Wherever a line below holds the word "moving", copy that line.

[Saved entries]
#####

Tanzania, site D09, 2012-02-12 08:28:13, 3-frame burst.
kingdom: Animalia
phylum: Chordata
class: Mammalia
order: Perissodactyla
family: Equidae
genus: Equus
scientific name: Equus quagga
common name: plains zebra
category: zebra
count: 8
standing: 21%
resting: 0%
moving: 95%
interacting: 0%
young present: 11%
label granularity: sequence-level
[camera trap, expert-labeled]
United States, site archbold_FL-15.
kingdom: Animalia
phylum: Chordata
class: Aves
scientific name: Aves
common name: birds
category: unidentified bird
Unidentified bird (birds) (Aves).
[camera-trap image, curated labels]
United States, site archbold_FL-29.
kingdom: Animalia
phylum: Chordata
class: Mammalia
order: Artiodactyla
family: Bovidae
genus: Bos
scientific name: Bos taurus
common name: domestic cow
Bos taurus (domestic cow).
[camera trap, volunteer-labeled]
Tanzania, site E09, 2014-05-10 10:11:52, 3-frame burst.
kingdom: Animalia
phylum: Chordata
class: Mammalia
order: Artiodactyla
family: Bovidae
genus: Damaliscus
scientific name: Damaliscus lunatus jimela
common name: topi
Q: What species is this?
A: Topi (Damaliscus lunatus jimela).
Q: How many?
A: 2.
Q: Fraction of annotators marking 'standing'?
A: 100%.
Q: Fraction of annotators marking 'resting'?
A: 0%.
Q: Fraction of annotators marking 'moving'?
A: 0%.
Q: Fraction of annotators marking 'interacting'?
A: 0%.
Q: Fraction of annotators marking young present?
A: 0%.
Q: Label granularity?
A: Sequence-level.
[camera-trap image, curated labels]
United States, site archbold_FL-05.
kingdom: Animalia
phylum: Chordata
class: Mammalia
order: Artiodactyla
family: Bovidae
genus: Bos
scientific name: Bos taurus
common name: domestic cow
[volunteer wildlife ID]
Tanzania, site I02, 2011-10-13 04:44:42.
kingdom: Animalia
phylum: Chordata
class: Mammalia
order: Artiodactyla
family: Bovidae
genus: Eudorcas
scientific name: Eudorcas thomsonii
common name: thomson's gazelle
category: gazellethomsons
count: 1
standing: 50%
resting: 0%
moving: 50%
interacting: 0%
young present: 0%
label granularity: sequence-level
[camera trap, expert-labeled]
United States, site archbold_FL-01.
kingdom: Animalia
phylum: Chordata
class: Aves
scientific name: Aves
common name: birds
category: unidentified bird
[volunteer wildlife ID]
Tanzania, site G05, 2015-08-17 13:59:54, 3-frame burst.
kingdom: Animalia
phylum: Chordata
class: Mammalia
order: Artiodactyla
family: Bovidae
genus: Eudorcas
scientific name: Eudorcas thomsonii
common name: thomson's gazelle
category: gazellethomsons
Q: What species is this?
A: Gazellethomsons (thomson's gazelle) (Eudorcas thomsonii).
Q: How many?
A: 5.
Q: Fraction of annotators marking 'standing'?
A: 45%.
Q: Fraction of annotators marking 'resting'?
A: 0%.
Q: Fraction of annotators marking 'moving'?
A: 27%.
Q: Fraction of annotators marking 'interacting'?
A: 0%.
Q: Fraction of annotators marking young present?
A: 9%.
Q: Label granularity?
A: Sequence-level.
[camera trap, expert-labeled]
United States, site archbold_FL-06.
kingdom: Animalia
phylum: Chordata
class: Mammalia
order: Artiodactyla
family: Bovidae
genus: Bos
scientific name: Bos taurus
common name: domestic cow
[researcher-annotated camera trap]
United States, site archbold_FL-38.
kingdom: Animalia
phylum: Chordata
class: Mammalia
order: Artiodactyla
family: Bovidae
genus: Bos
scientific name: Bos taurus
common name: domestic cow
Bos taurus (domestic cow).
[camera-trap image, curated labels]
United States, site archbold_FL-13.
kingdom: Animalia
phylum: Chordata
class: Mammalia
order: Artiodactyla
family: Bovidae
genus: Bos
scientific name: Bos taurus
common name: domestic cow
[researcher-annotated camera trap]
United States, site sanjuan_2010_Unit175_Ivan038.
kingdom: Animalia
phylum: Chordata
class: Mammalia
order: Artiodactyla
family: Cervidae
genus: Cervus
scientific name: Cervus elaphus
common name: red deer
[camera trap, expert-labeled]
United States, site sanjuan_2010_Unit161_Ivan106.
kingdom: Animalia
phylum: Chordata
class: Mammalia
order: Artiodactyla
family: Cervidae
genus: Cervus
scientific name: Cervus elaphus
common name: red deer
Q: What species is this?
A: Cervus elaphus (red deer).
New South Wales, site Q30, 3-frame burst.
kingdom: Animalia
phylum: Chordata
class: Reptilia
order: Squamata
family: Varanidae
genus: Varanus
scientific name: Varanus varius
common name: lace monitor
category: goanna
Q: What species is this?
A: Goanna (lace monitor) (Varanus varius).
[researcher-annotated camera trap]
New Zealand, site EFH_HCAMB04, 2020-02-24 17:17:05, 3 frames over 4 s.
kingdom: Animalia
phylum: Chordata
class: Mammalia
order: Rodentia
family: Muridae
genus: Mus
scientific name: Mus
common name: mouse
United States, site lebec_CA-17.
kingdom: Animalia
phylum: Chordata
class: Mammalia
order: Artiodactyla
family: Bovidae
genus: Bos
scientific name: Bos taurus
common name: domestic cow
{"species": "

#####

▸ **WRITTEN RESPONSE**:
moving: 95%
Q: Fraction of annotators marking 'moving'?
moving: 50%
Q: Fraction of annotators marking 'moving'?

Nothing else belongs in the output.